What is SOA?
We in the IT industry in very real danger right now of destroying the value of Service Orientation. There is too much assmption that SO(A) is Web Services (WS). In many arenas, you’ll even hear the two terms used almost interchangeably. Many companies and vendors are adding the term SOA into almost every marketing brochure and web page that they own in order to catch onto the coat-tails of this new buzz-term. This is very dangerous for two reasons:
- Nobody has yet clearly and universally defined what SOA is
- By muddying this term with too much spin, we'll loose the essence and value of what we're trying to promote.
SOA… what does it mean? Can you find two definitions that agree? I can’t! Is it Service Oriented Architecture? Applications? Analysis? Aardvaarks? I don’t know and I am pretty sure that there are few others who can successfully elucidate a generally accepted definition. This is why we don’t use the term SOA and opt instead for “Service Orientation” (SO). We’re not trying to change the game here – we’re trying to say what the game is in terms that are relevant to the real-world and can be applied to real problems and situations.
SO is a “pure abstract” design and architectural concept that talks just about the goals we want to achieve when building systems that are less prone to the multitude of issues that plague distributed systems today. These are just a few of the goals that SO is trying to deliver:
- Assume a "Sphere of Control": We need to actively understand what portion of our systems we have control and influence over. We can only control so much, and yet today, we (inadvertantly or deliberately) make all kinds of assumptions and build-in all manner of dependencies around the ability of others to support given protocols, levels of reliability, etc. What if they can't / don't do what we need? Outside our sphere of control, we can trust no-one and should plan accordingly.
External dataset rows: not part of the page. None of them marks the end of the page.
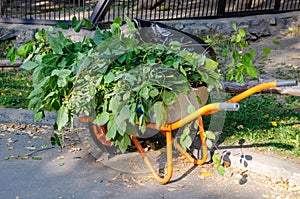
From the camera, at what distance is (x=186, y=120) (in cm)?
445

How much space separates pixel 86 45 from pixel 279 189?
7.02 feet

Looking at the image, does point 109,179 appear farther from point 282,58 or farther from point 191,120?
point 282,58

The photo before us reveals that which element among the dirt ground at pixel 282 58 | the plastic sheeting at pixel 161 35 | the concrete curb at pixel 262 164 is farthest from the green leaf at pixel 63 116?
the dirt ground at pixel 282 58

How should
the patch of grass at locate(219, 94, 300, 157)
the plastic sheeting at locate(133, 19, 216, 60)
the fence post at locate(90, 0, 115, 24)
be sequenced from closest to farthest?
the patch of grass at locate(219, 94, 300, 157) < the plastic sheeting at locate(133, 19, 216, 60) < the fence post at locate(90, 0, 115, 24)

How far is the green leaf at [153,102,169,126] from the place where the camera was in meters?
4.33

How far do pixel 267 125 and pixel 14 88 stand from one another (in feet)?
12.4

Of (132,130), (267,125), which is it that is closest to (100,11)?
(267,125)

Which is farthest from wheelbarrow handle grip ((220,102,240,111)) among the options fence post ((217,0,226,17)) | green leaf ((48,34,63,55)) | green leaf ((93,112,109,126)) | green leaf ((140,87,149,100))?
fence post ((217,0,226,17))

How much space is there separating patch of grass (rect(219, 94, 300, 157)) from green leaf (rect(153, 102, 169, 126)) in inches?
46.2

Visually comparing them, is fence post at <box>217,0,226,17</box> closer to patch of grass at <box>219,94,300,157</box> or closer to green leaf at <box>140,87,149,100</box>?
patch of grass at <box>219,94,300,157</box>

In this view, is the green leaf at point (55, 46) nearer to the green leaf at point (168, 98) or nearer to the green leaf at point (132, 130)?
the green leaf at point (132, 130)

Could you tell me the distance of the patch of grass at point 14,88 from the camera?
22.8 ft

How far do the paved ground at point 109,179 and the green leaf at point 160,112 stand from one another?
0.64 m

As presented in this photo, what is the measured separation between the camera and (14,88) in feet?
25.2
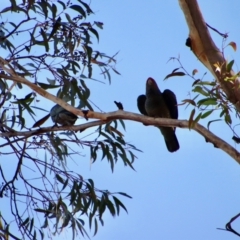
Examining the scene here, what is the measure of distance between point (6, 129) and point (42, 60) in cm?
44

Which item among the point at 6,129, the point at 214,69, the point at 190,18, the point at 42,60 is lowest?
the point at 214,69

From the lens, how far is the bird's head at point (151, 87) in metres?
4.25

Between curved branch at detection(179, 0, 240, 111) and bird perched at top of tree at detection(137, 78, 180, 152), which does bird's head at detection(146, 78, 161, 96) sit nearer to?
bird perched at top of tree at detection(137, 78, 180, 152)

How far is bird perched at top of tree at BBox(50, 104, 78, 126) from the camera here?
373 centimetres

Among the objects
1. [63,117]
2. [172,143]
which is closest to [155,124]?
[63,117]

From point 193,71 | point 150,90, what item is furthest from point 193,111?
point 150,90

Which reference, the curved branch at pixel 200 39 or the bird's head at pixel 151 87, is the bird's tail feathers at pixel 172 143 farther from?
the curved branch at pixel 200 39

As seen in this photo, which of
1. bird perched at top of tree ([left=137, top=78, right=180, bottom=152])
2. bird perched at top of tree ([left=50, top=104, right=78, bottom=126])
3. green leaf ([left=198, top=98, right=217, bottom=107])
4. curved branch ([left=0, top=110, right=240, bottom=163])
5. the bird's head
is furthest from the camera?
the bird's head

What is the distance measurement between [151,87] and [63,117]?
78cm

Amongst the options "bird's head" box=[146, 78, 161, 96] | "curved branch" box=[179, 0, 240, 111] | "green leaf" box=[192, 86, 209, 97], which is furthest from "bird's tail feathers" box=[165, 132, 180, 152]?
"green leaf" box=[192, 86, 209, 97]

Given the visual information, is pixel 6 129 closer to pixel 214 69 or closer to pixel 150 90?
pixel 150 90

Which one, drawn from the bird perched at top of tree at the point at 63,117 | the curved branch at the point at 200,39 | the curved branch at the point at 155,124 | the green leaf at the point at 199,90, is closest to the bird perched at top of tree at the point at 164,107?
the bird perched at top of tree at the point at 63,117

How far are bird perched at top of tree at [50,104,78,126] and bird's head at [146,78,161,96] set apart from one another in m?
0.69

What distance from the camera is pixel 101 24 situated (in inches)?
152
- Minimize the impact of choices: Today, we have to make hard decisions around how to achieve the highest levels of performance, security, interoperability, availability, etc., but have to sacrifice too much in order to. We shouldn't have to make so many hard choices. We should be free to architect our systems once and, so long as the design is sound, we should be able to change transports, protocols, security mechanisms, etc., without requiring change to the implementation of a service.
- Interop, Transports and Protocols: "How will we provide access to our <insert platform of choice here> based system from other platforms? Will we provide bridges and translators or dumb-down our systems to the lowest common denominator?" In the future, our systems should be able to expose their capabilities via a number of transports and protocols without requiring code/implementation change, and where possible, requiring little/no administrative effort!
- Autonomy & Coupling: How “independent” are the services within your system? Today we build systems that (despite best efforts) often end up as tightly coupled intertwined complex monsters. We’re aiming to build services that are independent and maintain the data and processes necessary for their successful operation and are yet highly co-operative with other systems in their environment
- Resilience & Availability: How does a system deal with failure, both within its sphere of control and beyond? What happens if a service on which you depend for part of your operations crashes unexpectedly? In SO systems, we aim to be able to gracefully detect and handle such problems in a manner that is recoverable and does not crash our own system.
- Performance: Which parts of which platform should I use in order to achieve the desired levels of performance? If I choose to make my service interoperable, does that mean I have to sacrifice performance? These are the kinds of choices we shouldn’t have to make and ones which will be decreasingly important as platform vendors deliver technologies that make it easier to compose systems built on their platforms.
There are many other such considerations, but it's these kinds of issues that SO aims to resolve. Designing with an SO mindset helps us take fewer limitations introduced by having to make technology/implementation choices too early in the design process by giving us more flexibility and freedom.
SO is all about designing and building distributed, connected systems the right way and the further away from this goal we travel, the less likely it is that we'll arrive at our destination. Let's get back on-track!